◆ Texto da página
▬▬▬▬▬▬▬▬▬▬

A esta hora, já estamos batendo à porta dos organismos internacionais de socorro ou de empréstimo. Que fizeram das mudanças na Constituição? Por que não se utilizaram das normas que pleitearam, das diretrizes que estabeleceram para proteger a sociedade brasileira contra os elementos externos?

Alegaram, então, que a globalização era a forma nova de se entenderem os povos, limitando a soberania, que muitos passaram a considerar um fato ultrapassado. Tanto admitiram a globalização sem limites que o próprio Poder Executivo, depois, reconheceu que era preciso opor-lhe embargos, para preservar as singularidades do País, os seus interesses, os seus direitos, os direitos da Nação. Mas, apesar de tudo isto, a idéia corrente é de que as reformas devam prosseguir.

O Congresso foi envolvido na onda reformadora. Esta Casa, infelizmente, das emendas constitucionais propostas pelo atual Governo, não interferiu a sua autoridade senão na emenda da Previdência, porque havia sido votada, pela Câmara dos Deputados, em forma contrária aos propósitos do Governo.

Todas as demais emendas por aqui passaram sem que o Senado exercitasse a sua soberania, o seu poder, a sua função de Órgão também reformador. Em nome da pressa, da necessidade de pôr em vigor as emendas, elas foram aqui votadas sem que o Senado efetivamente interviesse nas deliberações legislativas. Fomos Órgão de registro da opinião da Câmara dos Deputados. Diga-se melhor: o Senado foi reduzido à condição de Órgão sancionador da vontade do Poder Executivo.

▬▬▬▬▬▬▬▬▬▬

◆ Listagem
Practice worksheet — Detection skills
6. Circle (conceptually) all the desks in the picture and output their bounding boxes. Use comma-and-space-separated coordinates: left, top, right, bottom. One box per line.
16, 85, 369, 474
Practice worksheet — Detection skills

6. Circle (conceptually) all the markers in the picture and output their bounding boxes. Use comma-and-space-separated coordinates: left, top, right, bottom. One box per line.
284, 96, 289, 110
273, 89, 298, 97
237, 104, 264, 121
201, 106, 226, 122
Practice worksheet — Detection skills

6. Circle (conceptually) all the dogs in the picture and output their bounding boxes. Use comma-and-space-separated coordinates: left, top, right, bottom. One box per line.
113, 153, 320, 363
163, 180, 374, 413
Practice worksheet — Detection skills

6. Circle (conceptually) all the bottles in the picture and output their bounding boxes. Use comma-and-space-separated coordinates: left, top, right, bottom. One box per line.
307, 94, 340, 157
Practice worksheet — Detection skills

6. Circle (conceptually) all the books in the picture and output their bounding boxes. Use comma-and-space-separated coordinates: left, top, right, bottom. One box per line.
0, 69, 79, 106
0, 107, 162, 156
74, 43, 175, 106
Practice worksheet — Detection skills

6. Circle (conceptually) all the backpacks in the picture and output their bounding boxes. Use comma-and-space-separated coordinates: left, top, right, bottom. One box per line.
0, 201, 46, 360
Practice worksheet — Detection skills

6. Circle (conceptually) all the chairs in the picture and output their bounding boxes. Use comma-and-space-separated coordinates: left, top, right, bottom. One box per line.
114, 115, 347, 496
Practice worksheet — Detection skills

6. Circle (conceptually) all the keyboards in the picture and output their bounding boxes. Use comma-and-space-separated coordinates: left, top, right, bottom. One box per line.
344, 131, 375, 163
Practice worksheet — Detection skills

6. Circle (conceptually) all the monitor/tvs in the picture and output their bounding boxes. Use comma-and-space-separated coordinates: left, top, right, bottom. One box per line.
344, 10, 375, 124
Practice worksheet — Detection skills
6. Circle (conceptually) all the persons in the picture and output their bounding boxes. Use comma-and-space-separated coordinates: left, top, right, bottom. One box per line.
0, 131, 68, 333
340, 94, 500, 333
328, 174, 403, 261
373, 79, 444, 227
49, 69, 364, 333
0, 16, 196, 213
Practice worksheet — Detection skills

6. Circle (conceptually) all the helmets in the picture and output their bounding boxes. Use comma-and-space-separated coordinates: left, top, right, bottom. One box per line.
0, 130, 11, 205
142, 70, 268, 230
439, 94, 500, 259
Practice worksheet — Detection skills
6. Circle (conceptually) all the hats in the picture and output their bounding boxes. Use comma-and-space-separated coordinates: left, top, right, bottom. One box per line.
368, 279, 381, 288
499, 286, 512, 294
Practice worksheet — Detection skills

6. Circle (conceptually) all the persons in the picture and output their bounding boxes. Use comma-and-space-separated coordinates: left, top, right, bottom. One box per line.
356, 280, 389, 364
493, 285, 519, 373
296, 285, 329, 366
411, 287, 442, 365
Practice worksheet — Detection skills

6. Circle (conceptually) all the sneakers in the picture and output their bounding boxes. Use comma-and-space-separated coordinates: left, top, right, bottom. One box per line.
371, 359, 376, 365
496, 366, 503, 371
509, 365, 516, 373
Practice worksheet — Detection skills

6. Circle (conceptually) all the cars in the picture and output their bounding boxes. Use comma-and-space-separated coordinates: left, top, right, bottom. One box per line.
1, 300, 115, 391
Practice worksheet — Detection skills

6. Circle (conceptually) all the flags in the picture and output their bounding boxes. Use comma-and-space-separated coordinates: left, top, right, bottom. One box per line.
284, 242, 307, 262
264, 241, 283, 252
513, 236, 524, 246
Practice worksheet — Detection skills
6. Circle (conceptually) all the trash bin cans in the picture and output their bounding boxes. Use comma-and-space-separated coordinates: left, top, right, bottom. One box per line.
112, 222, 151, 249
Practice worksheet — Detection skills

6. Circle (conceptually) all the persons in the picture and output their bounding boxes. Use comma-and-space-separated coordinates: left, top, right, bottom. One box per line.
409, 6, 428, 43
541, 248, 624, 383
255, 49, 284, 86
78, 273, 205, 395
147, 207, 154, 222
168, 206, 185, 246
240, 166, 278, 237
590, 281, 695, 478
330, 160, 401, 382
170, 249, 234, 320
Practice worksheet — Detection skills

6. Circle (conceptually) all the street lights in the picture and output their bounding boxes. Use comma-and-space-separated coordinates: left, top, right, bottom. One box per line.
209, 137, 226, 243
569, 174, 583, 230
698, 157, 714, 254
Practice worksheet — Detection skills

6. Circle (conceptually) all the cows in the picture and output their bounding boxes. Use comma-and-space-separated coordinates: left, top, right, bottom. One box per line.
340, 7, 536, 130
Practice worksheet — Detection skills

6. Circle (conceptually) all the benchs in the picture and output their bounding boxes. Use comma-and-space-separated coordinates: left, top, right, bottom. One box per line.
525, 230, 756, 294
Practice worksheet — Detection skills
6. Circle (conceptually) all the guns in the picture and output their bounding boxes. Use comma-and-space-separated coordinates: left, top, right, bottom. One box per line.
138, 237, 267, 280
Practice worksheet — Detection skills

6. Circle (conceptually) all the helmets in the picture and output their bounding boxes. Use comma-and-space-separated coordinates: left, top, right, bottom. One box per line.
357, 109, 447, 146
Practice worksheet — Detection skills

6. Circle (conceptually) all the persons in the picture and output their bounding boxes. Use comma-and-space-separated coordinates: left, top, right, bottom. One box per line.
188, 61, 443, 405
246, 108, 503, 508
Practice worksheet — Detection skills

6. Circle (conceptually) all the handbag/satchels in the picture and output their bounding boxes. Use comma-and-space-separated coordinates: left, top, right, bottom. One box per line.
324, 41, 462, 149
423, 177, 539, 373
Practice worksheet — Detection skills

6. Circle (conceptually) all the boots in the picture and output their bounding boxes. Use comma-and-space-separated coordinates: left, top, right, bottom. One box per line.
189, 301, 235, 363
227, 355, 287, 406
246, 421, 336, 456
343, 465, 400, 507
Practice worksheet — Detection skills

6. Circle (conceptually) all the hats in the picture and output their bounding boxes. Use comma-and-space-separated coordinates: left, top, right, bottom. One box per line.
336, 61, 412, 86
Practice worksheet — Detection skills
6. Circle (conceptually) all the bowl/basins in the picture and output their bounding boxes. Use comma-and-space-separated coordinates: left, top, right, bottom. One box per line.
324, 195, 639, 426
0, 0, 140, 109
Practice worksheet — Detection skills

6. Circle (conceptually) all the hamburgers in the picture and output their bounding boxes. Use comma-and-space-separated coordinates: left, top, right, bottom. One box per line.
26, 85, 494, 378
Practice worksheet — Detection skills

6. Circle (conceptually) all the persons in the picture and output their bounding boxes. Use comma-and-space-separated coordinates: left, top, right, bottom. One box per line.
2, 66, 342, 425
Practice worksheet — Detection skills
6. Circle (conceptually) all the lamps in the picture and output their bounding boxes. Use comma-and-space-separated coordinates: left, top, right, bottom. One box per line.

▬▬▬▬▬▬▬▬▬▬

◆ Instrução
Prossiga com o texto sobre as reformas constitucionais a partir da última frase apresentada. A listagem não guarda relação com o texto sobre as reformas constitucionais.

◆ Resultado do exercício
Ao final dessas mudanças, a crise se abate sobre o País. Aguardam-se outras medidas que, seguramente, atingirão as condições de vida da população.

O caso, portanto, é de perguntar-se: que fizeram das reformas? Que destino lhes deram? Que vantagens delas extraíram para o Estado brasileiro e para a sociedade brasileira?

Não é mais hora de pedir a solidariedade de todos para as providências que se tornarem necessárias. Temos que ser solidários com a Nação, solidários com o povo. À medida que as proposições forem para servir ao povo e à Nação, aí deveremos dar a nossa solidariedade; mas não podemos dar solidariedade ao Governo contra os interesses do Estado e da sociedade. Esta é a hora de verificar que já erramos bastante e não podemos perseverar no erro decidindo e legislando contra os interesses coletivos.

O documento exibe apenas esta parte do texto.